Book Review: The River Why
by David James Duncan (1982)

First, it’s not a book about fishing. Duncan uses fishing as one kind of bait, along with wonderful humor, beautiful writing and memorable characterization, to make a much larger, much more important set of points.

Second, the plot isn’t about fishing, or living in harmony with nature; it’s about a young man’s discovering what life really is. The Perfect Schedule – young Gus’s plan for getting in the absolute maximum number of hours a day fishing – turns out to be a horrible failure. It takes a long time for Gus to realize something is wrong, including a harrowing adventure with a drowned man and some pretty serious sickness. Now it may be – ahem – that fisherpersons are more stubborn or more stupid, but Duncan has Gus discover that there are things more important than fishing, and that those things can lead to still greater things. And that all of that can make the fishing better.

Third, while Duncan and Gus poke immense amounts of fun at it, this really is a re-casting of Izaak Walton’s The Compleat Fisherman, although Walton is nearly unreadable and Duncan writes extraordinarily well. This book is also about more or less the same thing as those “witlesses” that Ma brings to grief, although both Gus and the Witlesses would likely deny it. One of Duncan’s subtle messages is there, too.

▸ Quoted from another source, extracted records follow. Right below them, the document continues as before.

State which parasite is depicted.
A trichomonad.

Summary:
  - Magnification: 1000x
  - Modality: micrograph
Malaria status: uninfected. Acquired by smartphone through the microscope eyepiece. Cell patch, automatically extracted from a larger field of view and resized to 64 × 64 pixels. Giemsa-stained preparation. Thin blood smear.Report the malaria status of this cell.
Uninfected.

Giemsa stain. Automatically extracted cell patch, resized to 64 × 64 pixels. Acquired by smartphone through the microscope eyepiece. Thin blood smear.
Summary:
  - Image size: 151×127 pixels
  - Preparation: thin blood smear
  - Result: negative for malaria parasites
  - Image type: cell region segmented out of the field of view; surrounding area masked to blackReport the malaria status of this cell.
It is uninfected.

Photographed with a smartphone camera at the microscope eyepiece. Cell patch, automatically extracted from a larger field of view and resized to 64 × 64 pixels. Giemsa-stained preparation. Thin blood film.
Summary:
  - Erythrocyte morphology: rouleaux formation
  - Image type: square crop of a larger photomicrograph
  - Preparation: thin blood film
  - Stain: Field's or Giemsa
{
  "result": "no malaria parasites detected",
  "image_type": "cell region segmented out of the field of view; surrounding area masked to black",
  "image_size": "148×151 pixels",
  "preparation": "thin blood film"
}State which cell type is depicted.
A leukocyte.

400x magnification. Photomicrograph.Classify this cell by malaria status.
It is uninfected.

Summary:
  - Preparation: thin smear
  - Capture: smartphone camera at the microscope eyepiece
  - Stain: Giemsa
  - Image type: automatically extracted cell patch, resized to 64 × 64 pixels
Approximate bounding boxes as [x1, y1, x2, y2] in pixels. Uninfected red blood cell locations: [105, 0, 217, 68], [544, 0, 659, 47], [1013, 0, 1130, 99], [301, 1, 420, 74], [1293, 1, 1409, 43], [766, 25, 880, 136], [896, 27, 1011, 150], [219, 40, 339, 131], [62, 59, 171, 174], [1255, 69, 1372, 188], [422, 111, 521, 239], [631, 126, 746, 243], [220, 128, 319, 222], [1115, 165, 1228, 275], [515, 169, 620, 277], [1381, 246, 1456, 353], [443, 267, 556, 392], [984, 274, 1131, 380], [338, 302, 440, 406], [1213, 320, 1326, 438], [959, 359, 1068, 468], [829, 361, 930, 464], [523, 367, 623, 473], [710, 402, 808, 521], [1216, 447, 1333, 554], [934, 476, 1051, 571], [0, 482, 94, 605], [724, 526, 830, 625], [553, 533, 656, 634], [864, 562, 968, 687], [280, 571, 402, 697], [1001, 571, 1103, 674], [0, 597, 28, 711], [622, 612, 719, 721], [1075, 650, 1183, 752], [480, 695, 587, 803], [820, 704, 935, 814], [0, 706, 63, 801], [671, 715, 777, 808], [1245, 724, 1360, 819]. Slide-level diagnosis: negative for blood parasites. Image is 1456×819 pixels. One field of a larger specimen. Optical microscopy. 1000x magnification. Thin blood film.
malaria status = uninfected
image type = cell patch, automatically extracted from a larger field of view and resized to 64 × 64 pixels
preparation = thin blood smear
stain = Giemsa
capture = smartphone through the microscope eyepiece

Fourth and last, like a fish taking a fly, when you read this book you will be so dazzled by the gorgeous fly of Duncan’s humor, writing and characterization that you will miss the hook and line of his real message until, like Gus, the line of light has you and you feel that gentle tug in your heart.

Beautiful and subtle, hilarious and passionate, charming and amazing, this book is simply an astonishing piece of writing. It’s one of WC’s ten or so favorite books, and likely will be one of yours, too.